(2)性同一性障害の診療の流れ
・ 性同一性障害の診療は,医療チームであるジェンダークリニックで行われる(図26).精神科医は,本人や家族から,現在の状態や成育歴を聴取して「心の性」を確定,不安やうつなどの精神状態,学校や職場などにおける社会的適応の状態などを考慮して,ホルモン療法や手術療法などの身体的治療のスケジュールをコーディネートする.産婦人科医や泌尿器科医は,①性器の形態などを含めた身体的診察,②性染色体の検査,③ホルモン検査などにより「身体の性」を確定する.この段階で心の性と身体の性とが一致していなければ,性同一性障害の診断がなされる.外部施設の第三者の委員の加わった適応判定会議にて承認されれば,ホルモン療法,手術療法へと進む.
1 )子どもの診療の流れと第2 次性徴抑制療法
・ 子どもの場合,第 2 次性徴が始まり,身体の性や指定された性への違和感が強まることで同性愛か性同一性障害の鑑別診断が容易になる.岡山大学ジェンダークリニック受診者の半数強が「物心ついた頃から」,約 9 割が中学生までに性別違和感をもっていた.中学生は,第 2 次性徴,恋愛,制服などの問題が重なるため自殺念慮が高率となりやすい.初めから本人が保護者と一緒に受診する例は増加しているが,親からの相談,学校からの相談から始まることも多い(図27).

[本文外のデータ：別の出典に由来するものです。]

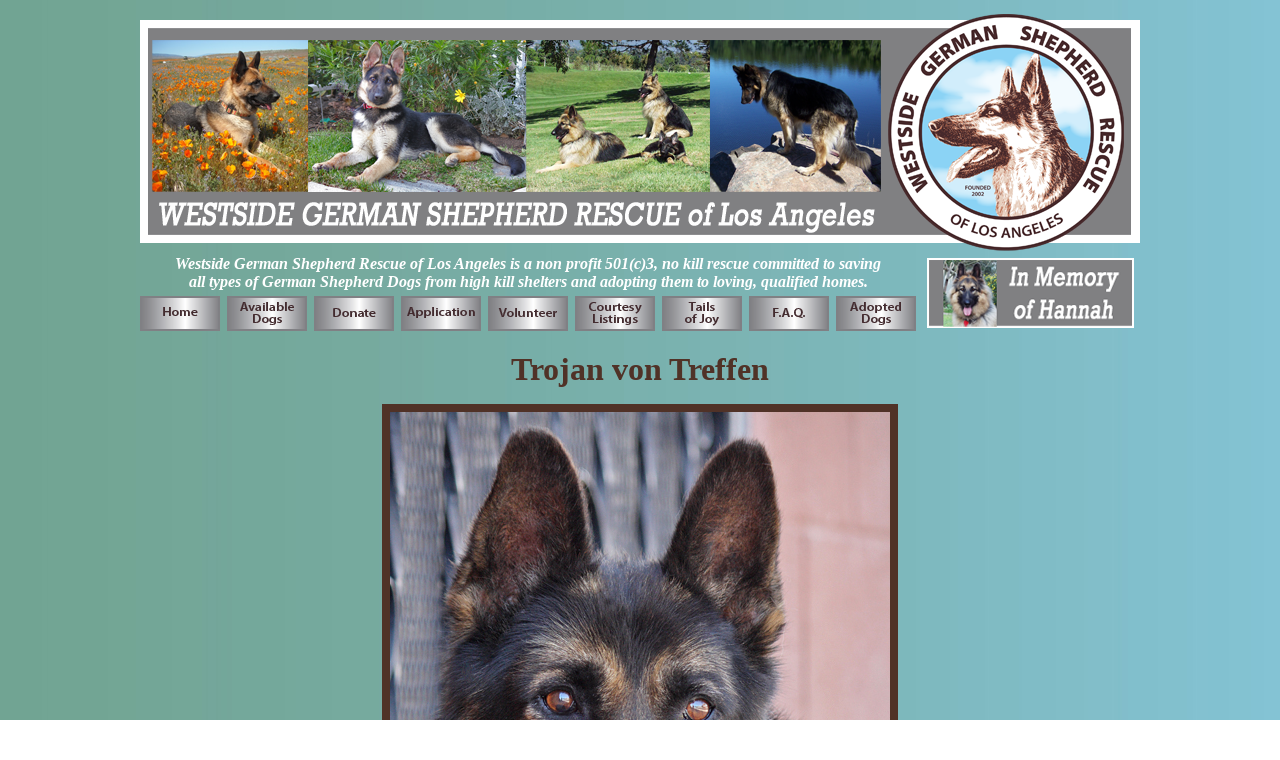

--- FILE ---
content_type: text/html
request_url: https://www.sheprescue.org/Trojan%20von%20Treffen.html
body_size: 1881
content:
<!DOCTYPE HTML PUBLIC "-//W3C//DTD HTML 4.01 Transitional//EN">
<html>
<head>
<title>Westside German Shepherd Rescue of Los Angeles</title>
<meta http-equiv="Content-Type" content="text/html; charset=iso-8859-1">
<style type="text/css">
<!--
a:link {
	text-decoration: none;
}
a:visited {
	text-decoration: none;
}
a:hover {
	text-decoration: underline;
}
a:active {
	text-decoration: none;
}
.style113 {font-size: 16px;
	font-weight: bold;
	color: #FFFFFF;
	font-style: italic;
}
body {
	background-image: url(images/web%20color%202000.jpg);
}
.style1 {
	font-size: 16px;
	font-weight: bold;
}
-->
</style>
</head>

<body bgcolor="#FFFFFF" text="#503227" link="#503227" vlink="#503227" alink="#503227">
<p align="center"><a href="Available Dogs OLD.html"></a></p>
<table width="300" border="0" align="center">
  <tr>
    <td colspan="10"><img src="images/banner 71.png" width="1000" height="240" /></td>
  </tr>
  <tr>
    <td colspan="9"><div align="center"><span class="style113">Westside German Shepherd Rescue of Los Angeles is a non profit 501(c)3, no kill rescue committed to 
      saving <br />
      all types of German Shepherd Dogs from high kill shelters and adopting them to loving, qualified homes.</span></div></td>
    <td width="220" rowspan="2"><div align="center"><a href="Robins Hannah.htm"><img src="images/hannah memory.png" width="207" height="70" border="0" /></a></div></td>
  </tr>
  <tr>
    <td width="83" height="39"><a href="index.html"><img src="images/home.png" width="80" height="35" border="0" /></a></td>
    <td width="83"><a href="Available Dogs New.html"><img src="images/available.png" width="80" height="35" border="0" /></a></td>
    <td width="83"><a href="donate.htm"><img src="images/donate.png" width="80" height="35" border="0" /></a></td>
    <td width="83"><a href="http://app.sheprescue.org/adoption/new"><img src="images/app.png" width="80" height="35" border="0" /></a></td>
    <td width="83"><a href="volunteers.htm"><img src="images/vol.png" width="80" height="35" border="0" /></a></td>
    <td width="83"><a href="Courtesy.htm"><img src="images/courtesy.png" width="80" height="35" border="0" /></a></td>
    <td width="83"><a href="tails of joy 53.html"><img src="images/tails.png" width="80" height="35" border="0" /></a></td>
    <td width="83"><a href="faq.html"><img src="images/faq.png" width="80" height="35" border="0" /></a></td>
    <td width="80"><a href="13 adoptions 39.html"><img src="images/adopted.png" width="80" height="35" border="0" /></a></td>
  </tr>
</table>
<p align="center"><strong><font size="6">Trojan von Treffen</font></strong></p>
<p align="center"><img src="images/Trojan von Treffen2.JPG" width="500" height="736" border="8"></p>
<table width="640" border="1" align="center" cellpadding="0" cellspacing="0" bordercolor="#000000">
  <tr>
    <td width="636" height="67"><div align="center">
      <DIV>
        <p class="style1">Trojan von Treffen is a very handsome 7 year old German Shepherd.&nbsp;   Looking for a gorgeous dog with an amazing temperament?&nbsp; Trojan has all   four paws raised!&nbsp; Trojan is low-to-mid   energy and has the amazing manners typical of more mature dogs.&nbsp; He   exits his kennel gracefully (unlike his younger jumping counterparts)   and walks right next to you like a show dog.&nbsp; Our kennel workers are in   love with him, calling him &ldquo;the boy with the sweet soul&rdquo; and &ldquo;incredibly   easy to love.&rdquo; &nbsp;He calmly fits into any and all situations and is very   tolerant towards other dogs.&nbsp; Don&rsquo;t overlook this perfect boy because of   his age &ndash; he can keep up with the best of us but is also happy to spend   a cold or rainy day on the couch with you watching Netflix.&nbsp; Trojan is   perfectly comfortable meeting other dogs in playgroups and is even   tolerant towards the crazy younger guys.&nbsp; He will be an amazing choice   for someone hoping to add to their pack or as an only dog, in state or out of state.&nbsp; Our wonderful boy is already housebroken and deserves the best home; he hopes you come down and ask for him soon.</p>
        </DIV>
    </div></td>
  </tr>
</table>
<p align="center"><img src="images/Trojan von Treffen1.JPG" width="500" height="791" border="8"></p>
<p align="center"><img src="images/Trojan von Treffen3.JPG" width="500" height="748" border="8"></p>
<p align="center"><img src="images/Trojan von Treffen4.JPG" width="550" height="827" border="8"></p>
<p align="center"><img src="images/Trojan von Treffen7.JPG" width="700" height="606" border="8"></p>
<p align="center"><img src="images/Trojan von Treffen5.JPG" width="800" height="709" border="8"></p>
<p align="center"><img src="images/Trojan von Treffen6.JPG" width="800" height="676" border="8"></p>
<table width="144" border="2" align="center" cellpadding="0" cellspacing="1" bgcolor="#FF0000">
  <tr>
    <td height="32">
      <div align="center"><strong><font size="5" face="Georgia, Times New Roman, Times, serif"><a href="http://app.sheprescue.org/adoption/new">Application</a></font></strong></div>
    </td>
  </tr>
</table>
<p align="center"><font color="#FF0000" size="3"><strong>You may now use your
      credit card to make a <em>DONATION</em>,<br>
pay an <em>ADOPTION FE</em>E or contribute to a <br>
<em>MEDICAL FUND</em> using the convenient and secure <em>PayPal</em> Service</strong></font></p>
  <p align="center"><a href="donate.htm" target="_self"><img src="images/x-click-butcc-donate.gif" width="97" height="58" border="0"></a> </p>
  <p align="center"> <a href="Available Dogs OLD.html"></a>
<p><strong><font size="2">Copyright © 2003 Westside German Shepherd Rescue. All rights 
  reserved. 160727</font></strong></p>
</body>
</html>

・ 第 2 次性徴が進行した場合,FTM 当事者では男性ホルモン療法を始めることで月経も止まり,身体も男性化していくが,MTF 当事者では女性ホルモン療法によっても,ひげ,がっちりした体型,低い声にあまり変化がみられない.このため,性別違和感の緩和,また,最終的な外見を望む性に近づける目的で第 2 次性徴抑制療法が行われる.そして,医療スタッフは,経過を観察して適切に診断するとともに,保護者や学校と連携を取り支援を開始する.
・ GnRH アゴニスト製剤の長期使用による身体への影響(骨密度など)や同級生の身体の変化との乖離,学業期のため通院が困難,高額な医療費の自費負担など,様々な課題がある.
2 )学校と連携した支援
・ 約 9 割の性同一性障害当事者は,小学生の頃に性別違和感を言葉で伝えることはできず,「封じ込められた」心理状態にある.「自分が何者か分からない」「誰にも分かってもらえない」と感じ,「自分はおかしい」「こんな自分が嫌い」というように,子どもの心の中で「トランスフォビア(性同一性障害への嫌悪感)の内在化」や「自尊感情の低下」が起きやすい.
・ トランスジェンダーの子どもが言い出しやすいように関連図書やレインボーフラッグなどを準備して外来の環境を準備するともに,告白しやすい態度や聞き方を身に着ける必要がある.2015 年の文部科学省の通知では,教職員の研修や医療との連携の必要性を指摘しており,医療スタッフは,教員への情報提供や啓発を推進する役割がある.特に,産婦人科スタッフは,性の多様性やLGBTQ+のことに配慮した性教育やライフプラン教育を行う必要がある.